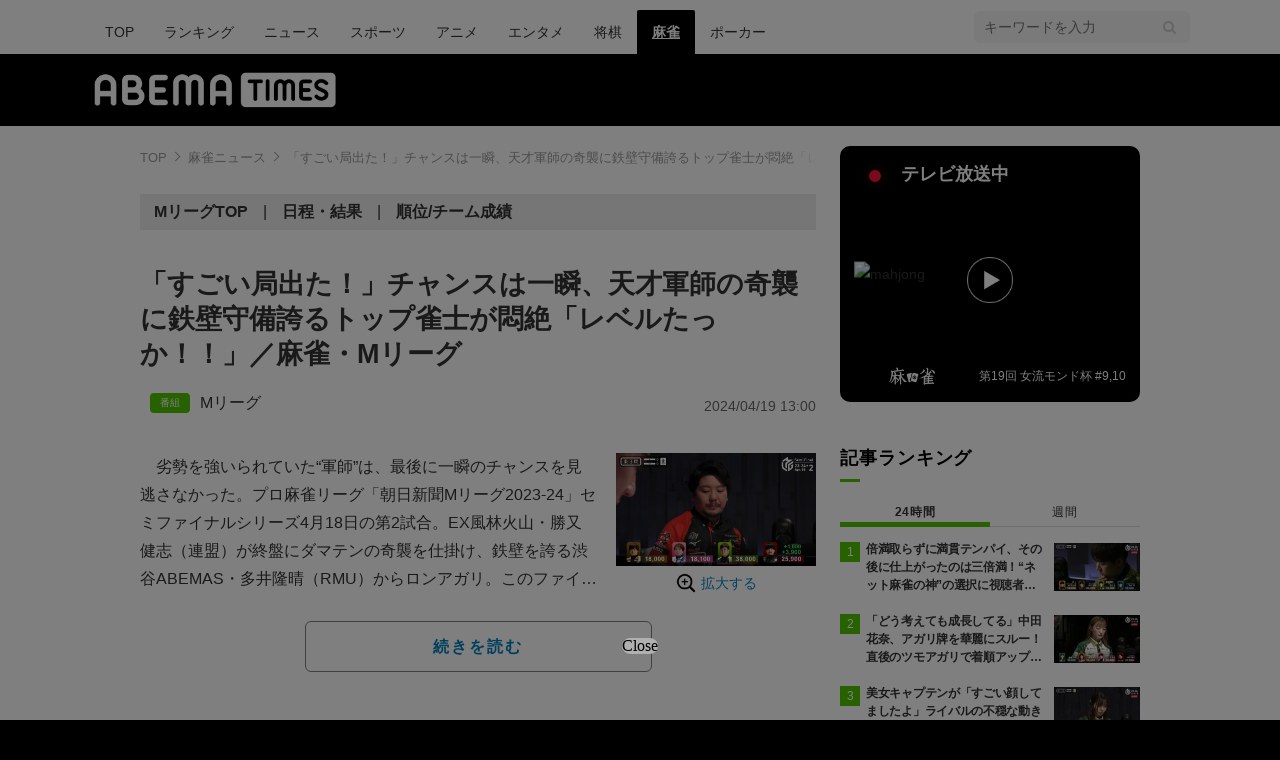

--- FILE ---
content_type: text/html; charset=utf-8
request_url: https://www.google.com/recaptcha/api2/aframe
body_size: 269
content:
<!DOCTYPE HTML><html><head><meta http-equiv="content-type" content="text/html; charset=UTF-8"></head><body><script nonce="Xk28pkzh5eLODfBFoEFY9w">/** Anti-fraud and anti-abuse applications only. See google.com/recaptcha */ try{var clients={'sodar':'https://pagead2.googlesyndication.com/pagead/sodar?'};window.addEventListener("message",function(a){try{if(a.source===window.parent){var b=JSON.parse(a.data);var c=clients[b['id']];if(c){var d=document.createElement('img');d.src=c+b['params']+'&rc='+(localStorage.getItem("rc::a")?sessionStorage.getItem("rc::b"):"");window.document.body.appendChild(d);sessionStorage.setItem("rc::e",parseInt(sessionStorage.getItem("rc::e")||0)+1);localStorage.setItem("rc::h",'1769355864042');}}}catch(b){}});window.parent.postMessage("_grecaptcha_ready", "*");}catch(b){}</script></body></html>

--- FILE ---
content_type: application/javascript; charset=utf-8
request_url: https://fundingchoicesmessages.google.com/f/AGSKWxU5Vnh4axIsp3IlE-BuaXogoTmoQ67MaZWKgCPoAKQsJlaist0iycyMhuAMWnZpJpBD4hQOevEP-OcrXQz8p5T4syoOjeCAOOfJce8DmTwXvgcZ5vdUznBtJx-g7J2kglyERRbzjZP0ZE36FOvpMBVcA0D5tyqdMiYkqYyKDpP0JqtFnKlABizbLIIj/_Beitrag/))/adonline._ad_label./120x600./ad728x90.
body_size: -1287
content:
window['612c9bd2-867f-46b4-b89a-e434482e5365'] = true;

--- FILE ---
content_type: text/javascript; charset=UTF-8
request_url: https://yads.yjtag.yahoo.co.jp/yda?adprodset=16122_926991-965635-1007751&cb=1769355866565&noad_cb=parent.__ydn_noad_cb_1jfqt7qov_2jq191c0gv8&p_elem=pfx_ydn_banner_responsive_intersticial&pv_id=57b0c04b3713b9b256d6c1ed63553db3&suid=26e93192-c3a3-4a03-8c5c-f6fa0da93f08&u=https%3A%2F%2Ftimes.abema.tv%2Farticles%2F-%2F10123178%3Futm_campaign%3Dabematimes_rankarticle_10123178%26utm_content%3D10114835%26utm_medium%3Dabematimes%26utm_source%3Dabematimes
body_size: 28
content:
yadsRenderAd_v2([],{"adprodset_code":"16122_926991-965635-1007751","callback":"","js_file_name":"","noad_callback":"parent.__ydn_noad_cb_1jfqt7qov_2jq191c0gv8","output_type":"js_responsive"});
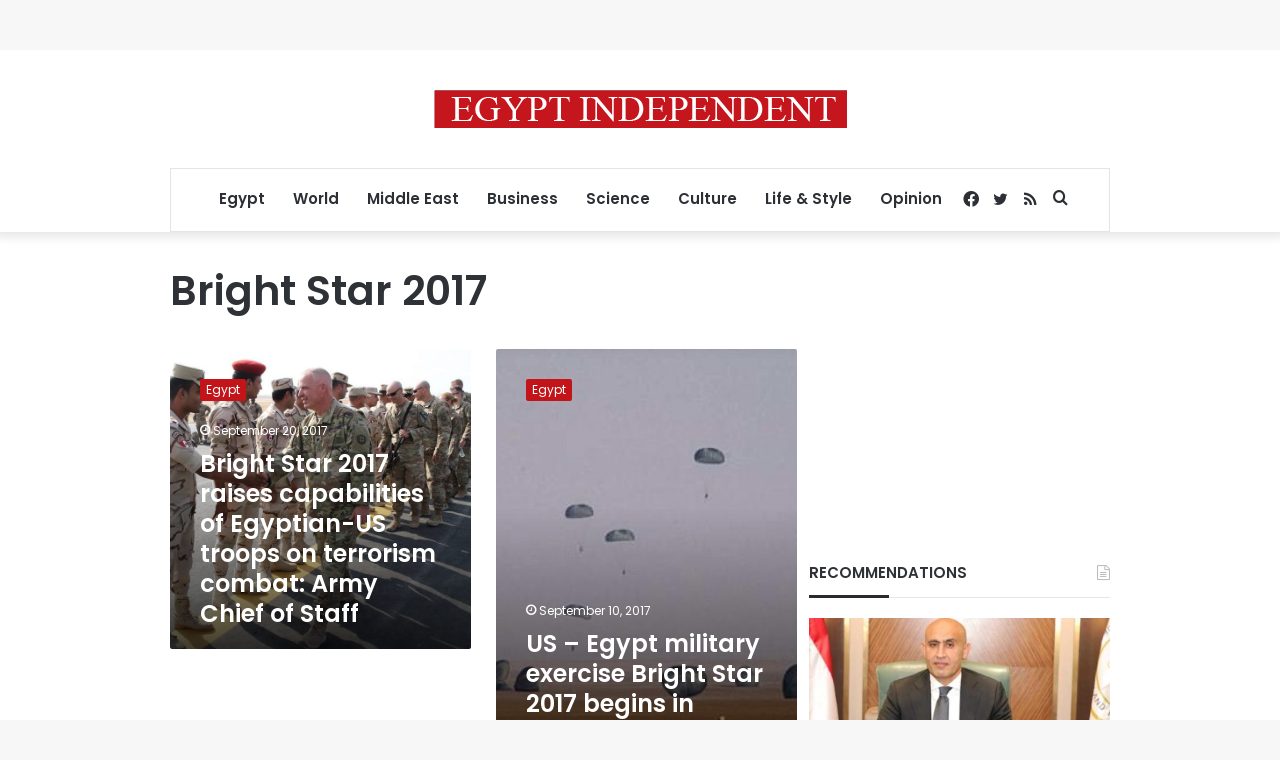

--- FILE ---
content_type: text/html; charset=utf-8
request_url: https://www.google.com/recaptcha/api2/aframe
body_size: 267
content:
<!DOCTYPE HTML><html><head><meta http-equiv="content-type" content="text/html; charset=UTF-8"></head><body><script nonce="v6Y2eDUzdVJQrUqxJqh9_Q">/** Anti-fraud and anti-abuse applications only. See google.com/recaptcha */ try{var clients={'sodar':'https://pagead2.googlesyndication.com/pagead/sodar?'};window.addEventListener("message",function(a){try{if(a.source===window.parent){var b=JSON.parse(a.data);var c=clients[b['id']];if(c){var d=document.createElement('img');d.src=c+b['params']+'&rc='+(localStorage.getItem("rc::a")?sessionStorage.getItem("rc::b"):"");window.document.body.appendChild(d);sessionStorage.setItem("rc::e",parseInt(sessionStorage.getItem("rc::e")||0)+1);localStorage.setItem("rc::h",'1768550675650');}}}catch(b){}});window.parent.postMessage("_grecaptcha_ready", "*");}catch(b){}</script></body></html>

--- FILE ---
content_type: application/javascript; charset=utf-8
request_url: https://fundingchoicesmessages.google.com/f/AGSKWxWXDhkNhLyC52yCYfDVHiDi1s6wRiihErfu16rrwK89TDOg_wR5VfOXohYpecqBWc6IA2kdms15iEnc580TIQjIlBYDMywIb1H4soNkLf72F-I6rm1jkyebSX6eXgg0HWYW53o4NpRDAUZ78oNZhChAdaR_tTQPANtYGHIJjbaKttUVxsN_McW-vxaJ/_/adsetup_.650x100./js/adz./exoclickright.315px;)
body_size: -1293
content:
window['8d9db710-45a5-4ff3-a083-45f667384d58'] = true;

**EXERCISE INSTRUCTIONS**
Copy the entries precisely, images excluded.

**ANSWER SECTION**
--- FILE ---
content_type: text/html; charset=utf-8
request_url: https://www.google.com/recaptcha/api2/aframe
body_size: 269
content:
<!DOCTYPE HTML><html><head><meta http-equiv="content-type" content="text/html; charset=UTF-8"></head><body><script nonce="Xk28pkzh5eLODfBFoEFY9w">/** Anti-fraud and anti-abuse applications only. See google.com/recaptcha */ try{var clients={'sodar':'https://pagead2.googlesyndication.com/pagead/sodar?'};window.addEventListener("message",function(a){try{if(a.source===window.parent){var b=JSON.parse(a.data);var c=clients[b['id']];if(c){var d=document.createElement('img');d.src=c+b['params']+'&rc='+(localStorage.getItem("rc::a")?sessionStorage.getItem("rc::b"):"");window.document.body.appendChild(d);sessionStorage.setItem("rc::e",parseInt(sessionStorage.getItem("rc::e")||0)+1);localStorage.setItem("rc::h",'1769355864042');}}}catch(b){}});window.parent.postMessage("_grecaptcha_ready", "*");}catch(b){}</script></body></html>

--- FILE ---
content_type: application/javascript; charset=utf-8
request_url: https://fundingchoicesmessages.google.com/f/AGSKWxU5Vnh4axIsp3IlE-BuaXogoTmoQ67MaZWKgCPoAKQsJlaist0iycyMhuAMWnZpJpBD4hQOevEP-OcrXQz8p5T4syoOjeCAOOfJce8DmTwXvgcZ5vdUznBtJx-g7J2kglyERRbzjZP0ZE36FOvpMBVcA0D5tyqdMiYkqYyKDpP0JqtFnKlABizbLIIj/_Beitrag/))/adonline._ad_label./120x600./ad728x90.
body_size: -1287
content:
window['612c9bd2-867f-46b4-b89a-e434482e5365'] = true;

--- FILE ---
content_type: text/javascript; charset=UTF-8
request_url: https://yads.yjtag.yahoo.co.jp/yda?adprodset=16122_926991-965635-1007751&cb=1769355866565&noad_cb=parent.__ydn_noad_cb_1jfqt7qov_2jq191c0gv8&p_elem=pfx_ydn_banner_responsive_intersticial&pv_id=57b0c04b3713b9b256d6c1ed63553db3&suid=26e93192-c3a3-4a03-8c5c-f6fa0da93f08&u=https%3A%2F%2Ftimes.abema.tv%2Farticles%2F-%2F10123178%3Futm_campaign%3Dabematimes_rankarticle_10123178%26utm_content%3D10114835%26utm_medium%3Dabematimes%26utm_source%3Dabematimes
body_size: 28
content:
yadsRenderAd_v2([],{"adprodset_code":"16122_926991-965635-1007751","callback":"","js_file_name":"","noad_callback":"parent.__ydn_noad_cb_1jfqt7qov_2jq191c0gv8","output_type":"js_responsive"});

--- FILE ---
content_type: text/html; charset=utf-8
request_url: https://www.google.com/recaptcha/api2/aframe
body_size: 267
content:
<!DOCTYPE HTML><html><head><meta http-equiv="content-type" content="text/html; charset=UTF-8"></head><body><script nonce="v6Y2eDUzdVJQrUqxJqh9_Q">/** Anti-fraud and anti-abuse applications only. See google.com/recaptcha */ try{var clients={'sodar':'https://pagead2.googlesyndication.com/pagead/sodar?'};window.addEventListener("message",function(a){try{if(a.source===window.parent){var b=JSON.parse(a.data);var c=clients[b['id']];if(c){var d=document.createElement('img');d.src=c+b['params']+'&rc='+(localStorage.getItem("rc::a")?sessionStorage.getItem("rc::b"):"");window.document.body.appendChild(d);sessionStorage.setItem("rc::e",parseInt(sessionStorage.getItem("rc::e")||0)+1);localStorage.setItem("rc::h",'1768550675650');}}}catch(b){}});window.parent.postMessage("_grecaptcha_ready", "*");}catch(b){}</script></body></html>

--- FILE ---
content_type: application/javascript; charset=utf-8
request_url: https://fundingchoicesmessages.google.com/f/AGSKWxWXDhkNhLyC52yCYfDVHiDi1s6wRiihErfu16rrwK89TDOg_wR5VfOXohYpecqBWc6IA2kdms15iEnc580TIQjIlBYDMywIb1H4soNkLf72F-I6rm1jkyebSX6eXgg0HWYW53o4NpRDAUZ78oNZhChAdaR_tTQPANtYGHIJjbaKttUVxsN_McW-vxaJ/_/adsetup_.650x100./js/adz./exoclickright.315px;)
body_size: -1293
content:
window['8d9db710-45a5-4ff3-a083-45f667384d58'] = true;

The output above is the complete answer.